As mentioned in the description of pci_alloc_msix(), MSI-X messages are initially assigned to the first N table entries. A driver may use a different distribution of available messages to table entries via the pci_remap_msix() function. Note that this function must be called after a successful call to pci_alloc_msix() but before any of the SYS_RES_IRQ resources are allocated. The pci_remap_msix() function returns zero on success, or an error on failure.

The vectors array should contain count message vectors. The array maps directly to the MSI-X table in that the first entry in the array specifies the message used for the first entry in the MSI-X table, the second entry in the array corresponds to the second entry in the MSI-X table, etc. The vector value in each array index can either be zero to indicate that no message should be assigned to the corresponding MSI-X table entry, or it can be a number from one to N ( where N is the count returned from the previous call to pci_alloc_msix() ) to indicate which of the allocated messages should be assigned to the corresponding MSI-X table entry.

If pci_remap_msix() succeeds, each MSI-X table entry with a non-zero vector will have an associated SYS_RES_IRQ resource whose resource ID corresponds to the table index as described above for pci_alloc_msix(). MSI-X table entries that with a vector of zero will not have an associated SYS_RES_IRQ resource. Additionally, if any of the original messages allocated by pci_alloc_msix() are not used in the new distribution of messages in the MSI-X table, they will be released automatically. Note that if a driver wishes to use fewer messages than were allocated by pci_alloc_msix(), the driver must use a single, contiguous range of messages beginning with one in the new distribution. The pci_remap_msix() function will fail if this condition is not met.

Device Events

The pci_add_device event handler is invoked every time a new PCI device is added to the system. This includes the creation of Virtual Functions via SR-IOV.

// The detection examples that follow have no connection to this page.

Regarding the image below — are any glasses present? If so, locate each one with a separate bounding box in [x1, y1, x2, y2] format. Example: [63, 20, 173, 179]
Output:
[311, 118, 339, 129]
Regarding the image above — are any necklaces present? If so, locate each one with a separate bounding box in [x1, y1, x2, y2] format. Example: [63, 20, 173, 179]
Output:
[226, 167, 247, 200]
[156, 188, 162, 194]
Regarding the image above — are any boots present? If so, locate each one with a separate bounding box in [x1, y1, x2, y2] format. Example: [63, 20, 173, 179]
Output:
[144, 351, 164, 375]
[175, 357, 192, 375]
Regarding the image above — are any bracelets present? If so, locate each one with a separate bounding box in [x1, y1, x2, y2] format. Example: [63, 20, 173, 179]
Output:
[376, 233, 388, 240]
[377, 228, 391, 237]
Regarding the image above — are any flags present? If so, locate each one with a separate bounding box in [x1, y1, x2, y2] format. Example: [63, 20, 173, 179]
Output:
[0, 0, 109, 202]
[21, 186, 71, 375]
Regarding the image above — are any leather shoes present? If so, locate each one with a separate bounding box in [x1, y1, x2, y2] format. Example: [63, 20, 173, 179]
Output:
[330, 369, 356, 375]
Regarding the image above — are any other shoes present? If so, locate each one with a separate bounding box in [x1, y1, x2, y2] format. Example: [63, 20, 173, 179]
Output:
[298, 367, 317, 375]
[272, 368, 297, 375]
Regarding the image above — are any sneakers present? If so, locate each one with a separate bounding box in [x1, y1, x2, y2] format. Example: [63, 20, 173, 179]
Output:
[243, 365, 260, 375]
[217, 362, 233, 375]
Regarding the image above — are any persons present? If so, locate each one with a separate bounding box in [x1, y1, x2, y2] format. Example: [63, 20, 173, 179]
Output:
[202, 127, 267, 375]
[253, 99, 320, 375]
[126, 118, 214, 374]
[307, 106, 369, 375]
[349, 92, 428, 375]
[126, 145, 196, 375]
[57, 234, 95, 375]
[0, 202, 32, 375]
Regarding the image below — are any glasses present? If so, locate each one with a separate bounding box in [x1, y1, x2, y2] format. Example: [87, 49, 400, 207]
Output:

The pci_delete_device event handler is invoked every time a PCI device is removed from the system.

Both event handlers pass the device_t object of the relevant PCI device as dev to each callback function. Both event handlers are invoked while dev is unattached but with valid instance variables.

SEE ALSO

pci(4), pciconf(8), bus_alloc_resource(9), bus_dma(9), bus_release_resource(9), bus_setup_intr(9), bus_teardown_intr(9), devclass(9), device(9), driver(9), eventhandler(9), rman(9) http://www.FreeBSD.org/doc/en_US.ISO8859-1/books/developers-handbook/

FreeBSD Developers' Handbook, NewBus,

Shanley, Anderson, PCI System Architecture, 2nd Edition, ISBN 0-201-30974-2, Addison-Wesley,

AUTHORS

This manual page was written by Bruce M Simpson <Mt bms@FreeBSD.org> and John Baldwin <Mt jhb@FreeBSD.org>.

BUGS

The kernel PCI code has a number of references to "slot numbers". These do not refer to the geographic location of PCI devices, but to the device number assigned by the combination of the PCI IDSEL mechanism and the platform firmware. This should be taken note of when working with the kernel PCI code.

The PCI bus driver should allocate the MSI-X vector table and PBA internally as necessary rather than requiring the caller to do so.